Thailand’s Pttep to boost output in Southeast Asia

As oil prices recover, Thailand’s energy company PTT Exploration and Production (Pttep) is looking closer to home in Southeast Asia to boost its reserves and output.

Cost-cutting measures in the upstream sector are motivating national and international oil companies to invest in exploration and production despite many producers remaining wary that surging U.S. oil output could hold crude prices back.

Since the oil crisis that began in 2014 and saw prices slump to less than US$30 a barrel in early 2016, Pttep has cut costs and increased efficiency, bringing its average cost of oil and gas output to US$29 per barrel last year, down from US$43 per barrel.

“Now we’re coming back more to the region. We’re good friends with (Malaysia’s) Petronas, but we didn’t really do things together. Now we have more collaboration and we have a project to work together,” Phongsthorn Thavisin, Pttep’s president of exploration and production, said on the sidelines of the OTC Asia conference.

Pttep, which has US$4.5 billion cash on hand, is also eyeing expiring Middle East concessions that can boost its output immediately, and plans to invest in a gas-to-power project in Myanmar by 2022-2023, tapping into gas from blocks M3 and M9 to meet its neighbor’s energy demand, Phongsthorn said.

“We’re looking to extend ourselves a little,” he said.

Still, ratings agency Fitch expects Pttep’s reserve profile to remain weak for the next two years as the majority of its assets are located in Thailand, where oil and gas reservoirs are scattered and relatively small.

Pttep has already invested in 10 % of Train 9 of Malaysia LNG and is exploring offshore block SK410B in Sarawak with Petronas, Phongsthorn said. The company is also in the second round of bidding for a stake in another offshore Sarawak block, SK316, seeking a 10-20 % share, he said.

Last year, state-owned Petroliam Nasional Bhd (Petronas) [PETR.UL] kicked off a process to sell a stake of up to 49 %, worth an estimated US$1 billion, in the SK316 offshore gas block in Malaysia’s Sarawak state.

Total and some Japanese firms are among others keen to bid for the asset, sources have said.

PTTEP also plans to bid for Thailand’s Erawan and Bongkot gas concession licenses in an auction scheduled for April, another chance to raise its output and reserves.

The government will announce the license winners in December, which will give the companies time to invest to sustain a combined gas output of 1.5 billion cubic feet a day from the fields before the concessions expire in 2022, Phongsthorn said.

Pttep holds an 8.5 % stake in a US$15 billion liquefied natural gas (LNG) project led by Anadarko Petroleum in Mozambique. The consortium will build two LNG trains with a total capacity of 12.88 million tonnes per annum that are slated for completion in 2023.

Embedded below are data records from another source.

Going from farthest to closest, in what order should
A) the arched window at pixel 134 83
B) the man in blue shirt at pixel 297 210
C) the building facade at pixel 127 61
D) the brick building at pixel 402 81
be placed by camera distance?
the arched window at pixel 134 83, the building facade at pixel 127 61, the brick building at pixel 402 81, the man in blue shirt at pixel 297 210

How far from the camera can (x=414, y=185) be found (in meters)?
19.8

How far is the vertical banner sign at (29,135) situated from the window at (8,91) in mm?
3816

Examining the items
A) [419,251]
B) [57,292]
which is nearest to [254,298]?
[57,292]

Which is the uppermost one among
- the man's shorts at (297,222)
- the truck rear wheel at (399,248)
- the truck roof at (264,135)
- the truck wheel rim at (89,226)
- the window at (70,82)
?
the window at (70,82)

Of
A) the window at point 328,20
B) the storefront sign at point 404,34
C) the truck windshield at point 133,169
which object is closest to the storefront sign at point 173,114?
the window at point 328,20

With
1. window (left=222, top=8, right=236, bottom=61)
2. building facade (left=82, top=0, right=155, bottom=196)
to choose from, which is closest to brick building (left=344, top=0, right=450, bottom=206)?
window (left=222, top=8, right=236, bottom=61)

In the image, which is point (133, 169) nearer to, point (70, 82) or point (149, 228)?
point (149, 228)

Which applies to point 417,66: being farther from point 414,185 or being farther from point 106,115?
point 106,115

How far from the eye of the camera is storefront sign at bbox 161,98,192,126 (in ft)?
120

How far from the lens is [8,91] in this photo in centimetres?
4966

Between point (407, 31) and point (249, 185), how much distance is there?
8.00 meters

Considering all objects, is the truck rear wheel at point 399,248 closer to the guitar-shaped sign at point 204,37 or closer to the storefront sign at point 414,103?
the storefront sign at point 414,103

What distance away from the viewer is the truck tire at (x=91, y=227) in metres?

“We are still trying to work out if PTT could commit (its) volume (from Mozambique) either for Thailand or trading,” Phongsthorn said.

“The LNG market in the next few years could see more demand and supply could shrink a little. Everyone stopped investing for some time and our industry needs time (to develop assets). I think in the future, you’ll see short supply,” he said.

Pttep is also exploring solar power and batteries technologies for new revenue stream as it adapts itself to a new environment, Phongsthorn said.

Falling costs for solar panels have made them a viable electricity source, and oil companies expect electric vehicles to reduce oil demand after 2030.